───── DOCUMENT EXTRACT ─────

3.2 Definitions of Scaffolding strategy

Many authors and scholars have given different definitions of scaffolding but the main focus of all of them was on providing support to the students. We read many definitions of scaffolding.

Some ITSs which have been studied from many sources are listed as follows.

• Vygotsky defined scaffolding instruction as ”the important role of teachers and others in supporting the learner’s development and providing support structures to get to that next stage or level” (Raymond, 2000, p.176)

• Scaffolding teaching strategy provides individualized support based on the learner’s ZPD (Chang, Sung, and Chen, 2002).

• Scaffolding instructions are provided in the activities that are just beyond the level of what the learner can do alone (Olson and Pratt, 2000).

So the goal of the educator when using the scaffolding teaching strategy is for the student to be- come an independent and self-regulating learner and problem solver (Hartman, 2002). According to Saye and Brush, there are two levels of scaffolding[7]: soft and hard.

1. Soft Scaffolding : An example of soft scaffolding in the classroom would be when a teacher circulates the room and converses with his or her students (Simon and Klein, 2007).

───── GIVEN INFORMATION ─────

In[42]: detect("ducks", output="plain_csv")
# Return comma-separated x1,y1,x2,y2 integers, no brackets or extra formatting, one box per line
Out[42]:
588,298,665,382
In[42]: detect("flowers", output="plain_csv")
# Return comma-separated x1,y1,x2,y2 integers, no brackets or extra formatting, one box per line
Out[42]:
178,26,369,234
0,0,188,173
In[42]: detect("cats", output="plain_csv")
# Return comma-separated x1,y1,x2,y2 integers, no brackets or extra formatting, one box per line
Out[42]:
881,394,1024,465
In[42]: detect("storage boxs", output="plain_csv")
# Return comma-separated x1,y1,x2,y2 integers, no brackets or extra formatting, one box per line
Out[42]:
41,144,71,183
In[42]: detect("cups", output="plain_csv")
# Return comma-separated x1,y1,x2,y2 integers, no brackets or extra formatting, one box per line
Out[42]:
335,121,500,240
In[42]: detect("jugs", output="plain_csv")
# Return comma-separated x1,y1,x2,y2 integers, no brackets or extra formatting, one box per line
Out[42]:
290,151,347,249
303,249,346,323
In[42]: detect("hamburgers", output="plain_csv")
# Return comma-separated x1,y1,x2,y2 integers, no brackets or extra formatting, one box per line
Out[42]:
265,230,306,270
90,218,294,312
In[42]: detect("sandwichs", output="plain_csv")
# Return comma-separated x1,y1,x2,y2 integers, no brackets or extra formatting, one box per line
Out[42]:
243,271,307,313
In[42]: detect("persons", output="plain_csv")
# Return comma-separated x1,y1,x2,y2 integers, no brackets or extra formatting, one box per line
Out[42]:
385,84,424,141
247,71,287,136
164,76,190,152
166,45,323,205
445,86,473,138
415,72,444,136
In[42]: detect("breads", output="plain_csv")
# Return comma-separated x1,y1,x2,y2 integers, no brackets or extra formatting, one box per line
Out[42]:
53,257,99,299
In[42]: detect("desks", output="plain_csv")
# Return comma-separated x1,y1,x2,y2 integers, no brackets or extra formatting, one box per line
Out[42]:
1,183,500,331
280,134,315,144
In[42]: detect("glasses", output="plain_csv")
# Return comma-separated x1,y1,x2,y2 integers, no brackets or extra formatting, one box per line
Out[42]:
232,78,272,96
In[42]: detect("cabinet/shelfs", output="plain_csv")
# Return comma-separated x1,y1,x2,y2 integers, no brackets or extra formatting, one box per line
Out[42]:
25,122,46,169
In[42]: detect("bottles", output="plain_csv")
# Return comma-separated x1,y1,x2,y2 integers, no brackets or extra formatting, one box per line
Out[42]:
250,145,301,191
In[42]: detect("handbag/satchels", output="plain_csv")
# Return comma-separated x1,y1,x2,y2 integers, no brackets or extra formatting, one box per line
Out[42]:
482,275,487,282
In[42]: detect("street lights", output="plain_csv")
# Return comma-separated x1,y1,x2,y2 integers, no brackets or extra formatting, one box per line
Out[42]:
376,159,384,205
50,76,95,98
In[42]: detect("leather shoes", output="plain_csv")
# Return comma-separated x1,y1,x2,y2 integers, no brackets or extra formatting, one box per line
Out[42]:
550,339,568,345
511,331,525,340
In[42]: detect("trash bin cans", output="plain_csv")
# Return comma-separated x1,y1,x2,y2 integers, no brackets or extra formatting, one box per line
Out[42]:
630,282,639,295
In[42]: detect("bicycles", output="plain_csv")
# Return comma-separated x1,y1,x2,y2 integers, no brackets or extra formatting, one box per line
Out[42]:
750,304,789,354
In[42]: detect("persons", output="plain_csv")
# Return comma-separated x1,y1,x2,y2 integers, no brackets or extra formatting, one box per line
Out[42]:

─────

# JOB
Could you pick up the passage on scaffolding teaching strategy after its last sentence and carry it further?

# RESULT
The teacher may question their approach to a difficult problem and provide constructive feedback.

2. Hard Scaffolding :Hard scaffolds are developed in order to assist students with a difficult task (Saye and Brush, 2002). Difficult task means that task which has only one solution and can be explained only by expert and there is no other method to solve them. The key is that the assistance is planned in advance. In this hard scaffolding, the teacher in the classroom is considered as the expert and responsible for the scaffolding of his or her students.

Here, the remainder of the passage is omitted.